Now those towns have a Walmart, and they are connected to the world economy. The difference is like night and day. Between about 1960 and 1990, most of Arkansas emerged from the Third World into the First World. From Dogpatch to suburbia in one generation.

In 1990, when my mother was in Texarkana, one of her friends told her that her maid had just bought a new brick house. Her maid!

Of course there is a downside to this too. The independent life that people used to enjoy (and they did enjoy it, even though it seemed primitive to me) is almost impossible now. Just about everybody is on the corporate treadmill. Decisions are made in corporate boardrooms hundreds or thousands of miles away. The local culture (such as it was) has been destroyed. People live in a world of television, fast food, application forms, drug tests, identity theft, spam, etc, just like everywhere else. Those small towns that I used to visit are filling up with Mexicans. They have had a few years of prosperity, but it isn't going to last much longer. They are sinking back into the Third World. From Dogpatch to suburbia to Ciudad Juarez in two generations.

I think prosperity would have come to Arkansas anyway, without globalization. It would have taken longer, but it would also have lasted longer. It might not even have taken that much longer. Most of the difference between 1960 and 1990 probably had nothing to do with globalization.

In the Economist, December 4th, 2004, page 80, there is an article about a study which tried to quantify the benefits of globalization.

A third approach is to consider a counterfactual: what if the wave of global trade liberalisation that began after the second world war had never taken place? One study estimates that a return to 1930's style protectionism today would reduce America's GDP by 2.4%. If other countries retaliated with higher barriers of their own, GDP would fall by 2.1% more. Once again, consumers' lost product variety would have to be considered too. On this method, the total value of trade to America is put at 7.3% of GSP.

I could live with that. If GDP were 7.3% less than it is, it would take about three years to catch up. The article presents three methods of approaching the problem, and they arrive at slightly different results. In any case, without liberalized trade we would be a few years behind where we are now. In 2005, we would be where we were in 2002. So what?

The benefits of globalization are an illusion. The damage is real.

########################################

## WRITTEN INSTRUCTION
Transcribe the passage on Arkansas and globalization word for word, starting with "Of course there" and going on through "in two generations.". The records were gathered from a separate source and have no connection to the passage on Arkansas and globalization.

########################################

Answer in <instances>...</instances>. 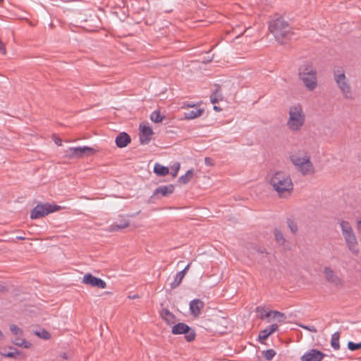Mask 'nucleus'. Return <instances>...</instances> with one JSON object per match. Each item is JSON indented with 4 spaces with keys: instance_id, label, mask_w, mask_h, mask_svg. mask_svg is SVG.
Returning a JSON list of instances; mask_svg holds the SVG:
<instances>
[{
    "instance_id": "3",
    "label": "nucleus",
    "mask_w": 361,
    "mask_h": 361,
    "mask_svg": "<svg viewBox=\"0 0 361 361\" xmlns=\"http://www.w3.org/2000/svg\"><path fill=\"white\" fill-rule=\"evenodd\" d=\"M305 114L301 104L292 105L288 109L286 126L291 132H298L305 125Z\"/></svg>"
},
{
    "instance_id": "25",
    "label": "nucleus",
    "mask_w": 361,
    "mask_h": 361,
    "mask_svg": "<svg viewBox=\"0 0 361 361\" xmlns=\"http://www.w3.org/2000/svg\"><path fill=\"white\" fill-rule=\"evenodd\" d=\"M339 224H340V227L342 231L343 238L350 233H354L351 226L350 225V224L348 221H341Z\"/></svg>"
},
{
    "instance_id": "35",
    "label": "nucleus",
    "mask_w": 361,
    "mask_h": 361,
    "mask_svg": "<svg viewBox=\"0 0 361 361\" xmlns=\"http://www.w3.org/2000/svg\"><path fill=\"white\" fill-rule=\"evenodd\" d=\"M348 348L350 350L354 351L361 348V343H355L352 341L348 343Z\"/></svg>"
},
{
    "instance_id": "11",
    "label": "nucleus",
    "mask_w": 361,
    "mask_h": 361,
    "mask_svg": "<svg viewBox=\"0 0 361 361\" xmlns=\"http://www.w3.org/2000/svg\"><path fill=\"white\" fill-rule=\"evenodd\" d=\"M82 283L94 288L104 289L106 288V283L91 274H86L82 279Z\"/></svg>"
},
{
    "instance_id": "45",
    "label": "nucleus",
    "mask_w": 361,
    "mask_h": 361,
    "mask_svg": "<svg viewBox=\"0 0 361 361\" xmlns=\"http://www.w3.org/2000/svg\"><path fill=\"white\" fill-rule=\"evenodd\" d=\"M214 110H216V111H219V109L217 106H216L214 107Z\"/></svg>"
},
{
    "instance_id": "13",
    "label": "nucleus",
    "mask_w": 361,
    "mask_h": 361,
    "mask_svg": "<svg viewBox=\"0 0 361 361\" xmlns=\"http://www.w3.org/2000/svg\"><path fill=\"white\" fill-rule=\"evenodd\" d=\"M325 279L333 286L341 287L343 286V281L332 269L326 267L324 270Z\"/></svg>"
},
{
    "instance_id": "17",
    "label": "nucleus",
    "mask_w": 361,
    "mask_h": 361,
    "mask_svg": "<svg viewBox=\"0 0 361 361\" xmlns=\"http://www.w3.org/2000/svg\"><path fill=\"white\" fill-rule=\"evenodd\" d=\"M278 324H274L259 333L258 338L261 343H263L271 334L278 330Z\"/></svg>"
},
{
    "instance_id": "20",
    "label": "nucleus",
    "mask_w": 361,
    "mask_h": 361,
    "mask_svg": "<svg viewBox=\"0 0 361 361\" xmlns=\"http://www.w3.org/2000/svg\"><path fill=\"white\" fill-rule=\"evenodd\" d=\"M130 225L128 219H123L119 223L116 222L110 226L109 231L112 232L118 231L128 227Z\"/></svg>"
},
{
    "instance_id": "6",
    "label": "nucleus",
    "mask_w": 361,
    "mask_h": 361,
    "mask_svg": "<svg viewBox=\"0 0 361 361\" xmlns=\"http://www.w3.org/2000/svg\"><path fill=\"white\" fill-rule=\"evenodd\" d=\"M65 157L68 159H82L90 157L97 152V150L88 146L72 147L64 151Z\"/></svg>"
},
{
    "instance_id": "22",
    "label": "nucleus",
    "mask_w": 361,
    "mask_h": 361,
    "mask_svg": "<svg viewBox=\"0 0 361 361\" xmlns=\"http://www.w3.org/2000/svg\"><path fill=\"white\" fill-rule=\"evenodd\" d=\"M195 175L194 169L188 170L184 175L178 178V182L180 184L185 185L189 183Z\"/></svg>"
},
{
    "instance_id": "1",
    "label": "nucleus",
    "mask_w": 361,
    "mask_h": 361,
    "mask_svg": "<svg viewBox=\"0 0 361 361\" xmlns=\"http://www.w3.org/2000/svg\"><path fill=\"white\" fill-rule=\"evenodd\" d=\"M268 182L280 197H289L293 190V183L289 175L276 172L269 178Z\"/></svg>"
},
{
    "instance_id": "32",
    "label": "nucleus",
    "mask_w": 361,
    "mask_h": 361,
    "mask_svg": "<svg viewBox=\"0 0 361 361\" xmlns=\"http://www.w3.org/2000/svg\"><path fill=\"white\" fill-rule=\"evenodd\" d=\"M184 276H185L183 272L179 271L178 273H177L176 275V277H175V280L172 283V286L177 287L178 286H179V284L181 283L182 280L183 279Z\"/></svg>"
},
{
    "instance_id": "16",
    "label": "nucleus",
    "mask_w": 361,
    "mask_h": 361,
    "mask_svg": "<svg viewBox=\"0 0 361 361\" xmlns=\"http://www.w3.org/2000/svg\"><path fill=\"white\" fill-rule=\"evenodd\" d=\"M204 304L201 300H200V299L192 300L190 302V314L194 317H198L200 315L202 310L204 308Z\"/></svg>"
},
{
    "instance_id": "42",
    "label": "nucleus",
    "mask_w": 361,
    "mask_h": 361,
    "mask_svg": "<svg viewBox=\"0 0 361 361\" xmlns=\"http://www.w3.org/2000/svg\"><path fill=\"white\" fill-rule=\"evenodd\" d=\"M190 267V264H188L185 267V269L181 271L180 272H183L184 274V276L186 274L187 271H188L189 268Z\"/></svg>"
},
{
    "instance_id": "7",
    "label": "nucleus",
    "mask_w": 361,
    "mask_h": 361,
    "mask_svg": "<svg viewBox=\"0 0 361 361\" xmlns=\"http://www.w3.org/2000/svg\"><path fill=\"white\" fill-rule=\"evenodd\" d=\"M61 209V206L54 204H39L32 210L30 218L32 219L42 218L51 213L59 211Z\"/></svg>"
},
{
    "instance_id": "4",
    "label": "nucleus",
    "mask_w": 361,
    "mask_h": 361,
    "mask_svg": "<svg viewBox=\"0 0 361 361\" xmlns=\"http://www.w3.org/2000/svg\"><path fill=\"white\" fill-rule=\"evenodd\" d=\"M299 78L302 85L309 91L316 87V66L314 61L304 62L299 69Z\"/></svg>"
},
{
    "instance_id": "15",
    "label": "nucleus",
    "mask_w": 361,
    "mask_h": 361,
    "mask_svg": "<svg viewBox=\"0 0 361 361\" xmlns=\"http://www.w3.org/2000/svg\"><path fill=\"white\" fill-rule=\"evenodd\" d=\"M348 248L353 253H358L359 244L355 233H350L344 237Z\"/></svg>"
},
{
    "instance_id": "33",
    "label": "nucleus",
    "mask_w": 361,
    "mask_h": 361,
    "mask_svg": "<svg viewBox=\"0 0 361 361\" xmlns=\"http://www.w3.org/2000/svg\"><path fill=\"white\" fill-rule=\"evenodd\" d=\"M180 169V164L179 162H176L171 166V176L173 178H176L178 175V173Z\"/></svg>"
},
{
    "instance_id": "18",
    "label": "nucleus",
    "mask_w": 361,
    "mask_h": 361,
    "mask_svg": "<svg viewBox=\"0 0 361 361\" xmlns=\"http://www.w3.org/2000/svg\"><path fill=\"white\" fill-rule=\"evenodd\" d=\"M130 142V137L126 133H121L115 140L117 147L120 148L126 147Z\"/></svg>"
},
{
    "instance_id": "36",
    "label": "nucleus",
    "mask_w": 361,
    "mask_h": 361,
    "mask_svg": "<svg viewBox=\"0 0 361 361\" xmlns=\"http://www.w3.org/2000/svg\"><path fill=\"white\" fill-rule=\"evenodd\" d=\"M288 225L292 233H295L298 231V226L294 221H289Z\"/></svg>"
},
{
    "instance_id": "30",
    "label": "nucleus",
    "mask_w": 361,
    "mask_h": 361,
    "mask_svg": "<svg viewBox=\"0 0 361 361\" xmlns=\"http://www.w3.org/2000/svg\"><path fill=\"white\" fill-rule=\"evenodd\" d=\"M274 237H275V240L278 244L281 245L285 244L286 239H285L283 233L280 231L276 230L274 231Z\"/></svg>"
},
{
    "instance_id": "41",
    "label": "nucleus",
    "mask_w": 361,
    "mask_h": 361,
    "mask_svg": "<svg viewBox=\"0 0 361 361\" xmlns=\"http://www.w3.org/2000/svg\"><path fill=\"white\" fill-rule=\"evenodd\" d=\"M356 228L357 231L361 233V221H357Z\"/></svg>"
},
{
    "instance_id": "8",
    "label": "nucleus",
    "mask_w": 361,
    "mask_h": 361,
    "mask_svg": "<svg viewBox=\"0 0 361 361\" xmlns=\"http://www.w3.org/2000/svg\"><path fill=\"white\" fill-rule=\"evenodd\" d=\"M334 78L343 96L346 98L351 97V88L344 73L338 71L334 75Z\"/></svg>"
},
{
    "instance_id": "21",
    "label": "nucleus",
    "mask_w": 361,
    "mask_h": 361,
    "mask_svg": "<svg viewBox=\"0 0 361 361\" xmlns=\"http://www.w3.org/2000/svg\"><path fill=\"white\" fill-rule=\"evenodd\" d=\"M161 318L169 325L173 324L176 322V317L169 310L164 309L161 312Z\"/></svg>"
},
{
    "instance_id": "9",
    "label": "nucleus",
    "mask_w": 361,
    "mask_h": 361,
    "mask_svg": "<svg viewBox=\"0 0 361 361\" xmlns=\"http://www.w3.org/2000/svg\"><path fill=\"white\" fill-rule=\"evenodd\" d=\"M10 330L14 336L13 343L25 348H30L32 343L23 338V331L16 324L10 325Z\"/></svg>"
},
{
    "instance_id": "5",
    "label": "nucleus",
    "mask_w": 361,
    "mask_h": 361,
    "mask_svg": "<svg viewBox=\"0 0 361 361\" xmlns=\"http://www.w3.org/2000/svg\"><path fill=\"white\" fill-rule=\"evenodd\" d=\"M293 164L304 175L312 173L314 168L310 161V157L304 152H298L290 157Z\"/></svg>"
},
{
    "instance_id": "44",
    "label": "nucleus",
    "mask_w": 361,
    "mask_h": 361,
    "mask_svg": "<svg viewBox=\"0 0 361 361\" xmlns=\"http://www.w3.org/2000/svg\"><path fill=\"white\" fill-rule=\"evenodd\" d=\"M217 102V100L216 99H214L212 97V103H216Z\"/></svg>"
},
{
    "instance_id": "40",
    "label": "nucleus",
    "mask_w": 361,
    "mask_h": 361,
    "mask_svg": "<svg viewBox=\"0 0 361 361\" xmlns=\"http://www.w3.org/2000/svg\"><path fill=\"white\" fill-rule=\"evenodd\" d=\"M317 361H320L324 356V355L321 353L320 351H318L317 352Z\"/></svg>"
},
{
    "instance_id": "43",
    "label": "nucleus",
    "mask_w": 361,
    "mask_h": 361,
    "mask_svg": "<svg viewBox=\"0 0 361 361\" xmlns=\"http://www.w3.org/2000/svg\"><path fill=\"white\" fill-rule=\"evenodd\" d=\"M4 334L2 333V331L0 330V341L2 340L4 338Z\"/></svg>"
},
{
    "instance_id": "23",
    "label": "nucleus",
    "mask_w": 361,
    "mask_h": 361,
    "mask_svg": "<svg viewBox=\"0 0 361 361\" xmlns=\"http://www.w3.org/2000/svg\"><path fill=\"white\" fill-rule=\"evenodd\" d=\"M154 172L158 176H165L169 173L168 167L162 166L159 163H156L154 166Z\"/></svg>"
},
{
    "instance_id": "29",
    "label": "nucleus",
    "mask_w": 361,
    "mask_h": 361,
    "mask_svg": "<svg viewBox=\"0 0 361 361\" xmlns=\"http://www.w3.org/2000/svg\"><path fill=\"white\" fill-rule=\"evenodd\" d=\"M35 334L44 340H49L51 338V334L44 329L35 331Z\"/></svg>"
},
{
    "instance_id": "26",
    "label": "nucleus",
    "mask_w": 361,
    "mask_h": 361,
    "mask_svg": "<svg viewBox=\"0 0 361 361\" xmlns=\"http://www.w3.org/2000/svg\"><path fill=\"white\" fill-rule=\"evenodd\" d=\"M271 311V310H267L264 307H257L256 308V312L261 319H269V317H270Z\"/></svg>"
},
{
    "instance_id": "31",
    "label": "nucleus",
    "mask_w": 361,
    "mask_h": 361,
    "mask_svg": "<svg viewBox=\"0 0 361 361\" xmlns=\"http://www.w3.org/2000/svg\"><path fill=\"white\" fill-rule=\"evenodd\" d=\"M150 118L155 123H160L164 120V116L161 115L160 111H154L152 113Z\"/></svg>"
},
{
    "instance_id": "34",
    "label": "nucleus",
    "mask_w": 361,
    "mask_h": 361,
    "mask_svg": "<svg viewBox=\"0 0 361 361\" xmlns=\"http://www.w3.org/2000/svg\"><path fill=\"white\" fill-rule=\"evenodd\" d=\"M263 354H264V358L267 360H270L274 357V355H276V352L274 350L270 349V350H267L264 351L263 353Z\"/></svg>"
},
{
    "instance_id": "46",
    "label": "nucleus",
    "mask_w": 361,
    "mask_h": 361,
    "mask_svg": "<svg viewBox=\"0 0 361 361\" xmlns=\"http://www.w3.org/2000/svg\"><path fill=\"white\" fill-rule=\"evenodd\" d=\"M19 239H24V238H23V237H22V236H20V237H19Z\"/></svg>"
},
{
    "instance_id": "24",
    "label": "nucleus",
    "mask_w": 361,
    "mask_h": 361,
    "mask_svg": "<svg viewBox=\"0 0 361 361\" xmlns=\"http://www.w3.org/2000/svg\"><path fill=\"white\" fill-rule=\"evenodd\" d=\"M286 319V316L283 313L279 311H271L270 317L268 319V322H270L272 320H275L279 323L282 322Z\"/></svg>"
},
{
    "instance_id": "39",
    "label": "nucleus",
    "mask_w": 361,
    "mask_h": 361,
    "mask_svg": "<svg viewBox=\"0 0 361 361\" xmlns=\"http://www.w3.org/2000/svg\"><path fill=\"white\" fill-rule=\"evenodd\" d=\"M54 142L56 143V145H57L58 146H61L62 145V140L59 137H56L54 139Z\"/></svg>"
},
{
    "instance_id": "2",
    "label": "nucleus",
    "mask_w": 361,
    "mask_h": 361,
    "mask_svg": "<svg viewBox=\"0 0 361 361\" xmlns=\"http://www.w3.org/2000/svg\"><path fill=\"white\" fill-rule=\"evenodd\" d=\"M269 30L280 44H286L293 35L292 27L281 17L271 20L269 25Z\"/></svg>"
},
{
    "instance_id": "37",
    "label": "nucleus",
    "mask_w": 361,
    "mask_h": 361,
    "mask_svg": "<svg viewBox=\"0 0 361 361\" xmlns=\"http://www.w3.org/2000/svg\"><path fill=\"white\" fill-rule=\"evenodd\" d=\"M204 163L207 166H213L214 165V161L212 158L210 157H205L204 158Z\"/></svg>"
},
{
    "instance_id": "27",
    "label": "nucleus",
    "mask_w": 361,
    "mask_h": 361,
    "mask_svg": "<svg viewBox=\"0 0 361 361\" xmlns=\"http://www.w3.org/2000/svg\"><path fill=\"white\" fill-rule=\"evenodd\" d=\"M302 361H316V350L312 349L301 357Z\"/></svg>"
},
{
    "instance_id": "12",
    "label": "nucleus",
    "mask_w": 361,
    "mask_h": 361,
    "mask_svg": "<svg viewBox=\"0 0 361 361\" xmlns=\"http://www.w3.org/2000/svg\"><path fill=\"white\" fill-rule=\"evenodd\" d=\"M183 109H185L184 117L185 119L191 120L200 117L204 112V109L198 106L190 104H184Z\"/></svg>"
},
{
    "instance_id": "28",
    "label": "nucleus",
    "mask_w": 361,
    "mask_h": 361,
    "mask_svg": "<svg viewBox=\"0 0 361 361\" xmlns=\"http://www.w3.org/2000/svg\"><path fill=\"white\" fill-rule=\"evenodd\" d=\"M339 338L340 334L338 332L334 333L331 336V345L336 350L340 348Z\"/></svg>"
},
{
    "instance_id": "14",
    "label": "nucleus",
    "mask_w": 361,
    "mask_h": 361,
    "mask_svg": "<svg viewBox=\"0 0 361 361\" xmlns=\"http://www.w3.org/2000/svg\"><path fill=\"white\" fill-rule=\"evenodd\" d=\"M153 135L152 129L147 123H141L140 125V140L142 145L147 144Z\"/></svg>"
},
{
    "instance_id": "10",
    "label": "nucleus",
    "mask_w": 361,
    "mask_h": 361,
    "mask_svg": "<svg viewBox=\"0 0 361 361\" xmlns=\"http://www.w3.org/2000/svg\"><path fill=\"white\" fill-rule=\"evenodd\" d=\"M171 332L173 334H185V338L188 341H192L195 339V331L187 324L184 323H178L172 327Z\"/></svg>"
},
{
    "instance_id": "19",
    "label": "nucleus",
    "mask_w": 361,
    "mask_h": 361,
    "mask_svg": "<svg viewBox=\"0 0 361 361\" xmlns=\"http://www.w3.org/2000/svg\"><path fill=\"white\" fill-rule=\"evenodd\" d=\"M174 191V186L173 185H162L158 187L154 192V195H161V196H168L172 194Z\"/></svg>"
},
{
    "instance_id": "38",
    "label": "nucleus",
    "mask_w": 361,
    "mask_h": 361,
    "mask_svg": "<svg viewBox=\"0 0 361 361\" xmlns=\"http://www.w3.org/2000/svg\"><path fill=\"white\" fill-rule=\"evenodd\" d=\"M0 353L2 356L6 357H15V356H16V353L14 352H8L6 353Z\"/></svg>"
}]
</instances>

########################################

## SOLUTION
Of course there is a downside to this too. The independent life that people used to enjoy (and they did enjoy it, even though it seemed primitive to me) is almost impossible now. Just about everybody is on the corporate treadmill. Decisions are made in corporate boardrooms hundreds or thousands of miles away. The local culture (such as it was) has been destroyed. People live in a world of television, fast food, application forms, drug tests, identity theft, spam, etc, just like everywhere else. Those small towns that I used to visit are filling up with Mexicans. They have had a few years of prosperity, but it isn't going to last much longer. They are sinking back into the Third World. From Dogpatch to suburbia to Ciudad Juarez in two generations.